→ **Problems to solve**:
[1] In the thread below about the Common Malware Enumeration Initiative, transcribe the passage that begins at the words "This is simply" and stops after the words "in the list.".
[2] List every organization named in the thread below about the Common Malware Enumeration Initiative.
[3] Take the forum thread below about the Common Malware Enumeration Initiative further, starting after its last post.

→ **Passage shown**:

The Common Malware Enumeration Initiative was just announced. Headed by the United States Computer Emergency Readiness Team (US-CERT) and supported by an editorial board of anti-virus vendors and related organizations it should provide a neutral method for malware outbreaks.
enurating faults is never a satisfactory approach to security. security by design, not by elastoplast.
http://www.ranum.com/security/computer_security/editorials/dumb/
“…supported by an editorial board of anti-virus vendors…”
I think that says everything.
This is simply an initiative to give a vendor-independent name to a virus, so you can easily tell that McAfee: W32/Bozori.worm.b and Sophos: W32/Zotob-F refer to the same thing, as an example. Just like the CVE list which give a vendor-independent name to a vulnerability.
Early days yet – I counted only 23 items in the list.

→ **Entries supplied**:
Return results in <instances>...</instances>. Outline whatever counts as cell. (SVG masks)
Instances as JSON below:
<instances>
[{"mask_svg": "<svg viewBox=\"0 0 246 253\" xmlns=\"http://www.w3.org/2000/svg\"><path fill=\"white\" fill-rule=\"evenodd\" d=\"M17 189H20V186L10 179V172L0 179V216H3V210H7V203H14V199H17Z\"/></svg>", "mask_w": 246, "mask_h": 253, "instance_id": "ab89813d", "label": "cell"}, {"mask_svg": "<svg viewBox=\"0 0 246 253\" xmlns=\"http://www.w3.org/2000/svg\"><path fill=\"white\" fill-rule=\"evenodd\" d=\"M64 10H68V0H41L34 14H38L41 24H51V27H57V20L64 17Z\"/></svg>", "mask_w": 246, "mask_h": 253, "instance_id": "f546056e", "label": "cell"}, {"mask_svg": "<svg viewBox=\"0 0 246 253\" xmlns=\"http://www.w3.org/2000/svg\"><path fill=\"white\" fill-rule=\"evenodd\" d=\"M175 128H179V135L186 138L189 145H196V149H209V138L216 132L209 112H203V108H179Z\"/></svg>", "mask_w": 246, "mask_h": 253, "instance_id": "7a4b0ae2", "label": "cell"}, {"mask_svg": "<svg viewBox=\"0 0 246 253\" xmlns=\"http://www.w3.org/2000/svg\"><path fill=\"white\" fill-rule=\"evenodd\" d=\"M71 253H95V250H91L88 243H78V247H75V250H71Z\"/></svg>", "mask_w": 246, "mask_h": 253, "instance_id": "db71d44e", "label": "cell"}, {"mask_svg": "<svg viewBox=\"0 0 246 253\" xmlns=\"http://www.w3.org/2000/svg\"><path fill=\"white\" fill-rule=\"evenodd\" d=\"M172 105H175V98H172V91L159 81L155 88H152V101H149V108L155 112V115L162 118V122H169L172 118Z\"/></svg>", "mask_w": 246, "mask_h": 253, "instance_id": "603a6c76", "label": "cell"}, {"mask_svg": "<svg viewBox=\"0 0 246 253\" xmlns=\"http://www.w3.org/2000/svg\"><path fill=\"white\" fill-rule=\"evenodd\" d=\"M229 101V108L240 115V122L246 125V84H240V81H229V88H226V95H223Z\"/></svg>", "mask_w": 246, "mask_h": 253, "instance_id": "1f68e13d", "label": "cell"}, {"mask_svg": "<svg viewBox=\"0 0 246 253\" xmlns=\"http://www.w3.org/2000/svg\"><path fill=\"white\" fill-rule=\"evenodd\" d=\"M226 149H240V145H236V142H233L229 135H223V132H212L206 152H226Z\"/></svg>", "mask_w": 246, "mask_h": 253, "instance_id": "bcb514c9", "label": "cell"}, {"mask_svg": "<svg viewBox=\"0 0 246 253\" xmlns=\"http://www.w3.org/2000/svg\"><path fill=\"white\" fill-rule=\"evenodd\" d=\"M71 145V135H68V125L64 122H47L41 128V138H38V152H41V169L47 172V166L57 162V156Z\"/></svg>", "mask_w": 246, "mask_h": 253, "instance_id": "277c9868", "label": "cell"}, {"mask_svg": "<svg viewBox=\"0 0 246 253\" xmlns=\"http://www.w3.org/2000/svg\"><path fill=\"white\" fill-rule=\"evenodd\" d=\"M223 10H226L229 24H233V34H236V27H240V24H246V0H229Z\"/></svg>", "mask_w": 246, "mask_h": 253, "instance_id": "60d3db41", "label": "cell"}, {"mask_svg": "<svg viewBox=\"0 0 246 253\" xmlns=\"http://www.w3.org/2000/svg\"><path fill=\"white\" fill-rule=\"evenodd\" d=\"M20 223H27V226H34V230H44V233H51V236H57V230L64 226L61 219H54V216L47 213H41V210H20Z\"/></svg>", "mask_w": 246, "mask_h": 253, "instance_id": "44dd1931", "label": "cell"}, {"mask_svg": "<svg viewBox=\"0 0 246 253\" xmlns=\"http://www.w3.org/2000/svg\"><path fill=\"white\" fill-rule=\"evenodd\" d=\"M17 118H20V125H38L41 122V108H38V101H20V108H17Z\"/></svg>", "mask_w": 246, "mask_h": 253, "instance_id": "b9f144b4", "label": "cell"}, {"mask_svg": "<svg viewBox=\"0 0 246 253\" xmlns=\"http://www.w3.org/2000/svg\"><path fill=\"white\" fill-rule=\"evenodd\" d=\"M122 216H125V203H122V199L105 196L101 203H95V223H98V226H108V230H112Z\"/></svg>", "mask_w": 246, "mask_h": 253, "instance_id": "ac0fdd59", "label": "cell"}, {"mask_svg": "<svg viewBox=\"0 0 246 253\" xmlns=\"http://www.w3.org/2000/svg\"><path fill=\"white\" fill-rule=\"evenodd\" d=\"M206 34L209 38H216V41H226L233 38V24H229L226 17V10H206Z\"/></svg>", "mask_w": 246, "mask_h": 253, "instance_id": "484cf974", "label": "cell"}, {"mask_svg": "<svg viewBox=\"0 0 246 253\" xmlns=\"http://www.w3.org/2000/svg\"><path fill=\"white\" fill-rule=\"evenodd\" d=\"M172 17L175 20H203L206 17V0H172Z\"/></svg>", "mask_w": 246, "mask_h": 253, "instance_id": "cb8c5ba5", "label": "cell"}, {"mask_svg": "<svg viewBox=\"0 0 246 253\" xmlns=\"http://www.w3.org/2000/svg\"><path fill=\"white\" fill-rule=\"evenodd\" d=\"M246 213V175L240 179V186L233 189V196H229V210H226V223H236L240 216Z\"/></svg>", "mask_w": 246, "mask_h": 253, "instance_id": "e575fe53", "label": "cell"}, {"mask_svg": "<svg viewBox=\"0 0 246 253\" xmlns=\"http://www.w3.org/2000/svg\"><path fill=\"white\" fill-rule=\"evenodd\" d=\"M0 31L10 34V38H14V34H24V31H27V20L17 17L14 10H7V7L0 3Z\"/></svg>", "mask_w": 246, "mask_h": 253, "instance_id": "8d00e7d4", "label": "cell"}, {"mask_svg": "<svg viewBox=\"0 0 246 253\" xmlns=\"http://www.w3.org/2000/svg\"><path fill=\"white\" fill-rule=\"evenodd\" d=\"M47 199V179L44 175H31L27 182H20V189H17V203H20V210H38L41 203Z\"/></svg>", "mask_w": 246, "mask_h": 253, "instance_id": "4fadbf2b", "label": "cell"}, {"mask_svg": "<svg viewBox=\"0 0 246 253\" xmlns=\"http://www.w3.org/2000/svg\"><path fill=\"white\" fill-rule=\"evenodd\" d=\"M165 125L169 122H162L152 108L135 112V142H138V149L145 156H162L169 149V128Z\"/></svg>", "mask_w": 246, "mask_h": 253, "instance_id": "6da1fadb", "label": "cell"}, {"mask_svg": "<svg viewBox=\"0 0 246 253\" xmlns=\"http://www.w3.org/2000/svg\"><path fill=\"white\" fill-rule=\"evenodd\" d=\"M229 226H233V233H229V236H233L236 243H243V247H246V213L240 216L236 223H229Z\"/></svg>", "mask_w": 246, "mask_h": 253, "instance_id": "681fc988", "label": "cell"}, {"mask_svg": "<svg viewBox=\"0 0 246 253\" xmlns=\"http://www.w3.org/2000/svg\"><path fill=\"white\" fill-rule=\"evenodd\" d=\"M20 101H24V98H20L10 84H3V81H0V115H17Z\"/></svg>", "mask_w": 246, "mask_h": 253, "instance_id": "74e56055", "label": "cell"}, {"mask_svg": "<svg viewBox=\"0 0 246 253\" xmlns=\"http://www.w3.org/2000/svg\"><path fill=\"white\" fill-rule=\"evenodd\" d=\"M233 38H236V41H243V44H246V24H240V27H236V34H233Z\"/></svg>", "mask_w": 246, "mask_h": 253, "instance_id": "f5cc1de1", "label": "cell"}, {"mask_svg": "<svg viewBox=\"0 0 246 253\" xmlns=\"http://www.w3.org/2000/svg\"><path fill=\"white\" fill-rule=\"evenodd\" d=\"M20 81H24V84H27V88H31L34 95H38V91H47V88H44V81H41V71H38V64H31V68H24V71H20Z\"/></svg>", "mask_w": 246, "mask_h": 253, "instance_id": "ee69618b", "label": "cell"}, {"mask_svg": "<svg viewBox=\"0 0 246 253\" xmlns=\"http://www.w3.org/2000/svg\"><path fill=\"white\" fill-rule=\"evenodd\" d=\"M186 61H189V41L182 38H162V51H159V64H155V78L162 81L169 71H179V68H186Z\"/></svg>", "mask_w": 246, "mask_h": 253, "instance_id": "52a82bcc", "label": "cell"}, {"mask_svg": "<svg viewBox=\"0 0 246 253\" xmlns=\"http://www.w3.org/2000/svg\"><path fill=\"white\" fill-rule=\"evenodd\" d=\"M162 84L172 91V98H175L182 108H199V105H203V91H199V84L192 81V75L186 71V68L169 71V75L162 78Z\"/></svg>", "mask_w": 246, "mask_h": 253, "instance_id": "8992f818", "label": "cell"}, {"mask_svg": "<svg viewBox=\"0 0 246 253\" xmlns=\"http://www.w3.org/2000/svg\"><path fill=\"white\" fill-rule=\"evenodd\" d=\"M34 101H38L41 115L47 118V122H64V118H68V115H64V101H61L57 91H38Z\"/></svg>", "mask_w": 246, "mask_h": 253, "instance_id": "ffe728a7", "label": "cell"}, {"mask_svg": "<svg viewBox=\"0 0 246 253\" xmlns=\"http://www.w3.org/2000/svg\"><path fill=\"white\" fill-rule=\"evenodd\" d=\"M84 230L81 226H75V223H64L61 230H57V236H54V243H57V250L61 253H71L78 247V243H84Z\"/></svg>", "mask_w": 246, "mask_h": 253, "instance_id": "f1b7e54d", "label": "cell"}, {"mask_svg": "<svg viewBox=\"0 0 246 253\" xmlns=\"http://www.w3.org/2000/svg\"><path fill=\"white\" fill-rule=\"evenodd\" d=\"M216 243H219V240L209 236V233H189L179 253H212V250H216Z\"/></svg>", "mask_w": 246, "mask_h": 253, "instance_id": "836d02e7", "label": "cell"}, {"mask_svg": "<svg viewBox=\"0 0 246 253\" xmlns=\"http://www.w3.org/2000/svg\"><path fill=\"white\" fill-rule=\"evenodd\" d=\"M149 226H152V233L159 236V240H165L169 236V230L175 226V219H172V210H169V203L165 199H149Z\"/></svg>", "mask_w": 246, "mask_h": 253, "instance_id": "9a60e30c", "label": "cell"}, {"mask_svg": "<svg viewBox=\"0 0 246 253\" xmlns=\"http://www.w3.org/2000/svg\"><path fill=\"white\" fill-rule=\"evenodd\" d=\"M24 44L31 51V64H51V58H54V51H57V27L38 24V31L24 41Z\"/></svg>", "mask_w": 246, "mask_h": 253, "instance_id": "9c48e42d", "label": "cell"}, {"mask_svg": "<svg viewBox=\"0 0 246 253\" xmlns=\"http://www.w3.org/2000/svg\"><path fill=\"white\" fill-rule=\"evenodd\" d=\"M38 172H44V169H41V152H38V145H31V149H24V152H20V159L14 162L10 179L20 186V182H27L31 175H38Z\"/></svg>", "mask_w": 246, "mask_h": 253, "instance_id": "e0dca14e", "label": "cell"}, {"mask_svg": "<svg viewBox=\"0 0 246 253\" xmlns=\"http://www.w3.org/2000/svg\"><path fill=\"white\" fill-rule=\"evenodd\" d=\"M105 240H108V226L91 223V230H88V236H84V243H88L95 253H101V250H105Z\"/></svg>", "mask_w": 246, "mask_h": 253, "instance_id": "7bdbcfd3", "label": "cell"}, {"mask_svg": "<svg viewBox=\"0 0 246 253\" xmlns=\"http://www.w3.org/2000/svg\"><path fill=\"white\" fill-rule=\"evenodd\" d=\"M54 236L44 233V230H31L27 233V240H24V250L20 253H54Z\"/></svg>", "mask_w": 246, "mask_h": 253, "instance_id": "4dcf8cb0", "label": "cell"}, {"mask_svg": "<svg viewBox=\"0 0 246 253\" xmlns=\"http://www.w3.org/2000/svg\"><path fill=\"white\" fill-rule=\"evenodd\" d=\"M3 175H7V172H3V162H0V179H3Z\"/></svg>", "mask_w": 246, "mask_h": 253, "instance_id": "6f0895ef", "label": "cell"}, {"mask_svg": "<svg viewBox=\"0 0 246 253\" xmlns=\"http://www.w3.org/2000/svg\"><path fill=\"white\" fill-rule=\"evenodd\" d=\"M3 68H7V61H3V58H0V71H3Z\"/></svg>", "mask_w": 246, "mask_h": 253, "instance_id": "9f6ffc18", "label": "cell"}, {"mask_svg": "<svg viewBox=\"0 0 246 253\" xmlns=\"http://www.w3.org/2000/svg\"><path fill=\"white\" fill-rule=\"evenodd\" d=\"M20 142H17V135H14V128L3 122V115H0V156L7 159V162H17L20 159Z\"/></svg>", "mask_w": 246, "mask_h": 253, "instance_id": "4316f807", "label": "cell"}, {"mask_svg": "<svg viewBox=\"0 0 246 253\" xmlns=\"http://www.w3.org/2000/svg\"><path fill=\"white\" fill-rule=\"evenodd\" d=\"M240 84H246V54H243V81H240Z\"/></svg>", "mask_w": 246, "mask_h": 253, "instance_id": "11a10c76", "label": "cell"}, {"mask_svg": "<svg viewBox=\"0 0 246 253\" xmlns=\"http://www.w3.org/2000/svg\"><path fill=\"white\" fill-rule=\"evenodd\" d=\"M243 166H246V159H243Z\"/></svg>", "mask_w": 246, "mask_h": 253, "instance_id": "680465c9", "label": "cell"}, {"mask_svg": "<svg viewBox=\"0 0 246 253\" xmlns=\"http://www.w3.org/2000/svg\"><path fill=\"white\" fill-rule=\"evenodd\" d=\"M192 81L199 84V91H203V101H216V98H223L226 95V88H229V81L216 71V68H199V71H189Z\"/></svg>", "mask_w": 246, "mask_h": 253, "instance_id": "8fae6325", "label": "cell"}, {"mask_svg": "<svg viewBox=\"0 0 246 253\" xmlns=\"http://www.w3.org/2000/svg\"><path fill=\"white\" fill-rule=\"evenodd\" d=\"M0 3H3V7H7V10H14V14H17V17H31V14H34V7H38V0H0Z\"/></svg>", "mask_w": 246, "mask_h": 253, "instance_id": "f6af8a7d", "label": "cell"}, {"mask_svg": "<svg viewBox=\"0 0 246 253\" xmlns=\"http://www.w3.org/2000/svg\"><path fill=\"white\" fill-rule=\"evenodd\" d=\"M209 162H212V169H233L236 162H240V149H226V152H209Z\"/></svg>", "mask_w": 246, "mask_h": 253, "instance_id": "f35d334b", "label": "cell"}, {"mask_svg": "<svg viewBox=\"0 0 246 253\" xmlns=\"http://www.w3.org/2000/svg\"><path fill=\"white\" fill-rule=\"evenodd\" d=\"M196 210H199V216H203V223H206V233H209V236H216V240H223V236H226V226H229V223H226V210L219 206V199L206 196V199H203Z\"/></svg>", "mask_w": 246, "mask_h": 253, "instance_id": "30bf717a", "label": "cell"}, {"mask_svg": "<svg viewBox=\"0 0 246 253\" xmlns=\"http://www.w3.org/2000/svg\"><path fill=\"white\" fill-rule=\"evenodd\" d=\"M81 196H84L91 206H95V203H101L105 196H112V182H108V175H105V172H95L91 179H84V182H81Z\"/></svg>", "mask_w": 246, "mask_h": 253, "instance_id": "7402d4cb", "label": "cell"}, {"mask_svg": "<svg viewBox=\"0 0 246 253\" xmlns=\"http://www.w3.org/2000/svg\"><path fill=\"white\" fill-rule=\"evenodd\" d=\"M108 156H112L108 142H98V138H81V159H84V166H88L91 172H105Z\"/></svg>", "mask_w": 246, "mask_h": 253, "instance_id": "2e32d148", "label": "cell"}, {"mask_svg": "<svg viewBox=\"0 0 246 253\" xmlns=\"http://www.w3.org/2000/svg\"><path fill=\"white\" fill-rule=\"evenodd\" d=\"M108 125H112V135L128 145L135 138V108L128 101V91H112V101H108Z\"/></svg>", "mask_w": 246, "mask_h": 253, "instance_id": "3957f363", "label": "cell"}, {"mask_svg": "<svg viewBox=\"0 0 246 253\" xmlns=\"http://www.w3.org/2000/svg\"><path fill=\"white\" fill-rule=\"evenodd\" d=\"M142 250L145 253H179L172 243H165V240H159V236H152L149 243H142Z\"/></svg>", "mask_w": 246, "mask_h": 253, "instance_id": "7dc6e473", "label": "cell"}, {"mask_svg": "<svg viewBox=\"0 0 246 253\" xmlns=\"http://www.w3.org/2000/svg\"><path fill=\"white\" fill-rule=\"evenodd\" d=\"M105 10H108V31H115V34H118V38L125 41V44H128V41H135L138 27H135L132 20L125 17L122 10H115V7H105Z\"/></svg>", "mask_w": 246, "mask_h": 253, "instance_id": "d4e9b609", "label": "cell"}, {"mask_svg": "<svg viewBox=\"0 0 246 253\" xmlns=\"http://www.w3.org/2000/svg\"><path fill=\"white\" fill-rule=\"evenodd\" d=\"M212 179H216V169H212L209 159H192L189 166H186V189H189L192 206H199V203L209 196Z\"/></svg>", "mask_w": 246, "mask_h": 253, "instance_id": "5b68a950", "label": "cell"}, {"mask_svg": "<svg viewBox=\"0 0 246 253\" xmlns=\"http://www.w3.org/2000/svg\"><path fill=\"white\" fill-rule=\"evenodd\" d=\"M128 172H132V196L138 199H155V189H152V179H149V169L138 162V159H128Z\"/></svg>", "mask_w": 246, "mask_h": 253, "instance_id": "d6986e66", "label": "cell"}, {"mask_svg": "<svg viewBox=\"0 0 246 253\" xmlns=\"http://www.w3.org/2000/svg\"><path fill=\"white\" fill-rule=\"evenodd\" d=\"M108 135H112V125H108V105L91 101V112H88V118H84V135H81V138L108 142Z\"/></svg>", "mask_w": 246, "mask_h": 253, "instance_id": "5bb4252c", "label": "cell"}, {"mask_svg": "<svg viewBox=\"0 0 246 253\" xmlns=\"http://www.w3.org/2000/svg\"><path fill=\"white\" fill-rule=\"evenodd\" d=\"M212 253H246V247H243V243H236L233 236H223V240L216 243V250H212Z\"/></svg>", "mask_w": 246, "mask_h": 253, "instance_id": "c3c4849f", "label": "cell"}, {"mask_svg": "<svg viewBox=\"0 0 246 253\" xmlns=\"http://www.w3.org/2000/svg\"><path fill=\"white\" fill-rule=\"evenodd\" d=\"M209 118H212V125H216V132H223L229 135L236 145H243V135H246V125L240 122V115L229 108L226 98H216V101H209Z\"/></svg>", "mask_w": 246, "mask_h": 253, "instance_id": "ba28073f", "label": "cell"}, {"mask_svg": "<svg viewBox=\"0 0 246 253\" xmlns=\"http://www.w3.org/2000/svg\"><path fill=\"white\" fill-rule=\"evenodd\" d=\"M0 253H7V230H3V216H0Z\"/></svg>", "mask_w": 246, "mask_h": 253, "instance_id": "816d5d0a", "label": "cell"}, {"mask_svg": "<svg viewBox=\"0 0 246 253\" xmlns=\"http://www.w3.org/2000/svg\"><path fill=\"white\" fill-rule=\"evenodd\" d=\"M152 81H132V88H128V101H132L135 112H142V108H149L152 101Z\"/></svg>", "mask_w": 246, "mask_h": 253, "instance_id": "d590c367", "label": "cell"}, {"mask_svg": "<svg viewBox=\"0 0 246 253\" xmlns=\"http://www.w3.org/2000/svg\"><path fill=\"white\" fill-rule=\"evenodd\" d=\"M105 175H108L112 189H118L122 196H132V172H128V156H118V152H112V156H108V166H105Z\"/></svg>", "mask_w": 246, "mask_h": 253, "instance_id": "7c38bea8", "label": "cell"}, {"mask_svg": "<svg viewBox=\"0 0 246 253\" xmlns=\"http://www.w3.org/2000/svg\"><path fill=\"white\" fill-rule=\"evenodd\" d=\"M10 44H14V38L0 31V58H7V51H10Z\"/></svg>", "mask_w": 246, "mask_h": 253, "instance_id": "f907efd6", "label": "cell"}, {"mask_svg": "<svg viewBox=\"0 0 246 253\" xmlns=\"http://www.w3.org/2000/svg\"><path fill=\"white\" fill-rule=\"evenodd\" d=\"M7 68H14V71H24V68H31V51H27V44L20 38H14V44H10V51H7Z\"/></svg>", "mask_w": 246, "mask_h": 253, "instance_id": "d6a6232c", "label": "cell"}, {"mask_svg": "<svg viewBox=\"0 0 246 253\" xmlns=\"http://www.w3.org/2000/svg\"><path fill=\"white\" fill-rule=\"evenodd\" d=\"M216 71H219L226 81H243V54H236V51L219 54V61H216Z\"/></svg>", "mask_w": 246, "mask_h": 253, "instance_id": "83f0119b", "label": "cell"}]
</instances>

→ **Answers to the tasks**:
[1]
This is simply an initiative to give a vendor-independent name to a virus, so you can easily tell that McAfee: W32/Bozori.worm.b and Sophos: W32/Zotob-F refer to the same thing, as an example. Just like the CVE list which give a vendor-independent name to a vulnerability.
Early days yet – I counted only 23 items in the list.

[2]
United States Computer Emergency Readiness Team (US-CERT)
McAfee
Sophos

[3]
And of course you don’t secure your systems by just checking for bad programs, do you ? (:-)
nah. i recall a 10 point or so list of computer security linked to a news item here on osnews not to long ago.
one of the points there that a agree with is to build a known good list rather then a known bad list.
as in, unless the user or some third party ok’s the program, assume its bad and sandbox or kill it.
basicly, assume that a unknown program is hostile until verified. kinda like how one guards a military site or similar.
err, ignore this.
page i was talking about is linked in the first comment to this news item.